Dice Bill Evans que el decimoquinto aniversario de Soulbop -el proyecto que formó con su maestro y amigo Randy Brecker y que quedó refrendado en Soulbop band live (BHM, 2004)- merecía «algo grande». En el otro extremo del escenario, Simon Phillips, parapetado tras una ingente batería, brazos cruzados, sonríe. El melenudo y canoso batería tocó 20 años en Toto y colaboró con gente del calibre de The Who, Jeff Beck, Gary Moore, Mick Jagger, Jack Bruce o Judas Priest. La suya es, en resumen, una aportación suficiente para justificar el XL que acompaña a Soulbop en esta gira. Justo al otro lado, el teclista Otmaro Ruiz ofrece un contrapunto. Donde Phillips exhibe técnica y pegada (rozando a veces la desmesura), el venezolano saca el pincel y se dedica a matizar. Es como si su misión fuera recordar la dificultad de convivir con dos gallos en el mismo corral. Mientras, ajenos a todo, Brecker y Evans dialogan.
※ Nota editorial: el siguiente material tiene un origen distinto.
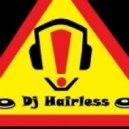 Dj Hairless - Speakers pain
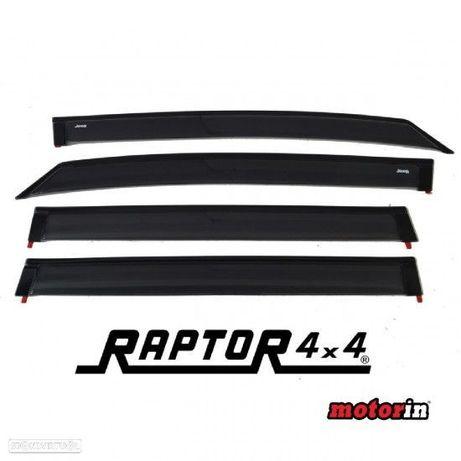 "Kit Completo de Chuventos ""Raptor 4×4"" Jeep Renegade"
Se miran. Sonríen. Jalean al otro. Se vacilan y luego se abrazan. El trompetista y el saxofonista americanos están en el mismo camino -el que trazaron Dizzy Gillespie, Charlie Parker y el resto de genios del bop en los 40- desde hace lustros. Y se nota: afrontan una línea melódica y, antes de resolver, el otro ya agita los hombros de puro entusiasmo. Más que entendimiento o compenetración, lo suyo es complicidad. Ese fuego sostenido que ya no abrasa bosques, pero aún te calienta las manos.
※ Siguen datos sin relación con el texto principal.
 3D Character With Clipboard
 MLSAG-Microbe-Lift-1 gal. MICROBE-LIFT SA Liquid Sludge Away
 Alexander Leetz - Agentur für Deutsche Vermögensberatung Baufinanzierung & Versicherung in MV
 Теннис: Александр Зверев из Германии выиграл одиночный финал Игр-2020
Por momentos, resulta obsceno -morboso- observar algo tan íntimo. Con lo que nosotros hemos pasado, dicen los ojos de Brecker cuando Evans presenta a la banda. Entonces se acuerdan de Trump. Cae en El Batel una maldición que huele a zanahoria. Tiran de paleta estilística y llegan al funk. Ahí también brilla Phillips. El veterano batería tiene la versatilidad suficiente para pasar volando desde las enseñanzas de Max Roach a las de Tiki Fulwood. Intentan que en el baile haya algo amenazante, pero no les sale: lo de esta noche es una fiesta. Un cumpleaños. Dos maestros que, frente a frente, se observan las arrugas, la alopecia, los kilos de más: las muescas de haber vivido. Y sonríen, orgullosos.

Lo de Lisa Simone también es una celebración. No debe ser fácil subirse a cantar a un escenario cuando tu madre es una de las tres o cuatro voces más influyentes del siglo pasado. Sin embargo, Lisa (Stroud de nacimiento) lo afronta con honestidad. Seguramente sea la única manera: es igual de sensato adoptar el apellido Simone, reivindicar las raíces en un mundo plagado de vendehúmos posmodernos, honrar la memoria del mito y recuperar su repertorio como reinterpretar esas mismas canciones desde la otra cara de la moneda (Nina Simone nunca pensó que If you knew podría sonar tan diferente en la voz de la persona que la inspiró) y contar su parte de la historia. Aunque algunos requiebros escénicos recuerdan inevitablemente a su madre, Lisa Simone ha forjado durante años una personalidad artística propia. Sus más de 20 años en Broadway se traducen en cierto magnetismo y en una naturalidad pasmosa sobre el escenario. Además, domina lo que canta. Ha editado dos álbumes - All is well (Laborie jazz, 2014) y My world (Sound Surveyor Music, 2016)- que abarcan jazz vocal, R&B, folk y soul.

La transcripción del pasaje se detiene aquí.